Then he told them something else. "We come in naked and broke. We may be dressed when we go out, but we're just as broke." Whatever money and power they accumulated in their lives, they would die broke. The only thing that would last was what they passed on. He announced a $20,000 gift, in honor of the Class of 2001, to Dutchess Outreach, a Poughkeepsie-based organization helping people in need, and asked the audience to match it.
King and Tabitha have given away enormous sums over the years — funding public libraries, fire departments, youth sports programs, and nonprofits across Maine. The house on West Broadway in Bangor, where they lived for nearly four decades, was recently converted into the headquarters of their charitable foundation, which will also house King's archives and a future writer's retreat. The famous wrought-iron gate with its ornamental bats and dragon — the one that draws busloads of tourists and nearly 4,000 annual visitors to SK Tours of Maine — now guards not a private residence but a public trust.
"I give," King told the Vassar graduates, "because it's the only concrete way I have of saying that I'm glad to be alive and that I can earn my daily bread doing what I love."

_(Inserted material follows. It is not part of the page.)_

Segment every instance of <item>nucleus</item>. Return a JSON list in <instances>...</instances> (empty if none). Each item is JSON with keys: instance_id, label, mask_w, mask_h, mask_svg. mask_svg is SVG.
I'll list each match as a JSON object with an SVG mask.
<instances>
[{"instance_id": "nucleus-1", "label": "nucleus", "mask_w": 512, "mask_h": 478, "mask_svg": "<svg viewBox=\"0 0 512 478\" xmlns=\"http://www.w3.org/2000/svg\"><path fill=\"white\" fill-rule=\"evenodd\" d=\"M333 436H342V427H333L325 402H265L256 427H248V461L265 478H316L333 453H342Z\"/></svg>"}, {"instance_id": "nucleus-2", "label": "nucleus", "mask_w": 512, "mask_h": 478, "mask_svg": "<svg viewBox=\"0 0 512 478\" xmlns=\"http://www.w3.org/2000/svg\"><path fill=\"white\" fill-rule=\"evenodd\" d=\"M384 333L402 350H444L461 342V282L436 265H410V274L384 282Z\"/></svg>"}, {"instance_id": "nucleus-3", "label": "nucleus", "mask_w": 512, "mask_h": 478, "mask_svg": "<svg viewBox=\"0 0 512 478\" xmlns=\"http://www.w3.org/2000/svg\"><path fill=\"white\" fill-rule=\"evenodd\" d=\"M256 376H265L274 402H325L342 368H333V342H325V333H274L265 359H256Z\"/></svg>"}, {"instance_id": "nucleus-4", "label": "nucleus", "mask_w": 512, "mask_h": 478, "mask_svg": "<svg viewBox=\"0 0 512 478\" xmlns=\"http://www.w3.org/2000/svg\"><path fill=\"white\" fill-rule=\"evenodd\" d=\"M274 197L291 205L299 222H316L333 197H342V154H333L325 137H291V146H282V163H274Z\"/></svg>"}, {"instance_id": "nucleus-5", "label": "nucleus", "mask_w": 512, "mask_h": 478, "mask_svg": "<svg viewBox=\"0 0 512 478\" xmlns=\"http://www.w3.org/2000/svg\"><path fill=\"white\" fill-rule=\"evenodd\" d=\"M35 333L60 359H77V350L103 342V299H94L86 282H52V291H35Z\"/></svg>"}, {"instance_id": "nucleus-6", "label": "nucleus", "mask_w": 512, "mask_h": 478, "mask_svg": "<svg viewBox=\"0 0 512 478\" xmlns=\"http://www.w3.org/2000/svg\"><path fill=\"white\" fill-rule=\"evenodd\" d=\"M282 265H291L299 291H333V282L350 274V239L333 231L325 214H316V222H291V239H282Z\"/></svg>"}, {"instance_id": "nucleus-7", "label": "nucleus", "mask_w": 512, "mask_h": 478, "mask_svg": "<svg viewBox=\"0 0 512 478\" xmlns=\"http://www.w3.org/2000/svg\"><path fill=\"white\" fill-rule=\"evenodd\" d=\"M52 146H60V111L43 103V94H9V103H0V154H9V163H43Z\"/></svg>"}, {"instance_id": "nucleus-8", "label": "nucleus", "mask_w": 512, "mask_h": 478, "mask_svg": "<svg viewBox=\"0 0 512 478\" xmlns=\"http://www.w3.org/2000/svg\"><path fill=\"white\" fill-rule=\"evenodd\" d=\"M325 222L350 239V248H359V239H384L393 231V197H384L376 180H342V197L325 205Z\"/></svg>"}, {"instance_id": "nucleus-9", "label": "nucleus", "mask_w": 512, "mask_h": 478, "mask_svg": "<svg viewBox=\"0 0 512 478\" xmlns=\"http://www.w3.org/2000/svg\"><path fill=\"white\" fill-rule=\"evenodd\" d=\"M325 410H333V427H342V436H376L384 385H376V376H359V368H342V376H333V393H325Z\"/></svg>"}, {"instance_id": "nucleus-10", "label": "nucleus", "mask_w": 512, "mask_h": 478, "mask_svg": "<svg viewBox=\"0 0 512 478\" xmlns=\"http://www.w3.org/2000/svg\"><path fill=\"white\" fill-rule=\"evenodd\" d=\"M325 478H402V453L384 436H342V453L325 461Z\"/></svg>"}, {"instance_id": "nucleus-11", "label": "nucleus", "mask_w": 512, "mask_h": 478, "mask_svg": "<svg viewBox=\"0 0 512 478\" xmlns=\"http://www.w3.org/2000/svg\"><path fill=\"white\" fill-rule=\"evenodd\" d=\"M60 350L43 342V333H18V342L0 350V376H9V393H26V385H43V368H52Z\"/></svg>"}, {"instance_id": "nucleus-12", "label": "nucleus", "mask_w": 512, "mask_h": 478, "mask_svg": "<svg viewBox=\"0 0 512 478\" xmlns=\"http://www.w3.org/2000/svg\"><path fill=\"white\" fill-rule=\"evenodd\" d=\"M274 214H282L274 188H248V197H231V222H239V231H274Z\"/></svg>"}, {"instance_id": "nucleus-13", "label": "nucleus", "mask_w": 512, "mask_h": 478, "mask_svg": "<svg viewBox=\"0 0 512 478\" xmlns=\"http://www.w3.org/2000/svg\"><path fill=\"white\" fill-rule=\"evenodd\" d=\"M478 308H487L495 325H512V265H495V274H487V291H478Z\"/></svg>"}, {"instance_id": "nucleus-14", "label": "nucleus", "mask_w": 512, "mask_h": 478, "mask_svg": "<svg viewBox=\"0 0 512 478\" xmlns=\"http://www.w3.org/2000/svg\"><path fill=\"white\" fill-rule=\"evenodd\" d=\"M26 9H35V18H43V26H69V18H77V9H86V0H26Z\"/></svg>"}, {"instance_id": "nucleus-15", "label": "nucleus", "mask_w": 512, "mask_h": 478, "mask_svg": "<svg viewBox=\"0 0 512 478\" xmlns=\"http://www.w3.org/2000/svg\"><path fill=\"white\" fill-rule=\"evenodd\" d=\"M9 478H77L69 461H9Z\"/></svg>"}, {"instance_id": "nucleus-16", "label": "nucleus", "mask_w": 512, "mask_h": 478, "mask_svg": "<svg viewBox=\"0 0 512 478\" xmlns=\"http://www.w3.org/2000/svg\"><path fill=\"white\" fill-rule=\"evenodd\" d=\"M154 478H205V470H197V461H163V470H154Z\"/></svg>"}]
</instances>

His children became writers. Joe Hill — born Joseph Hillström King — is a bestselling novelist who deliberately published under a pseudonym to avoid riding on his father's name, a decision that echoes the Bachman experiment in reverse. Owen King is a novelist too; in 2017, father and son co-wrote Sleeping Beauties, a novel about women who become wrapped in cocoons when they fall asleep. Naomi King became a Unitarian Universalist minister. The family plays a game — Joe's idea — where someone devises a scenario in which a protagonist is in trouble and everyone else has to write a suspenseful ending on the spot.
King's favorite of his own novels is Lisey's Story, published in 2006. It is about a woman grieving the death of her famous-novelist husband, reliving their shared history, discovering truths about his secret inner life. It is, by King's own implicit admission, the book closest to the marriage that has sustained him for more than fifty years — the marriage that began in the library stacks, survived the trailer park and the cocaine and the van on Route 5, and endures in a house in Maine where the cat eventually settled into the parlor.
The lenses from the spectacles Bryan Smith knocked off Stephen King's face on June 19, 1999 — bent frames, unbroken glass — are the lenses through which King wrote the final chapters of On Writing. He mentions this detail once, in passing, and then moves on. It is, like everything in his work, a small thing made monstrous by proximity to the real. The glass that survived the impact. The eyes that kept seeing. The hands that never stopped typing.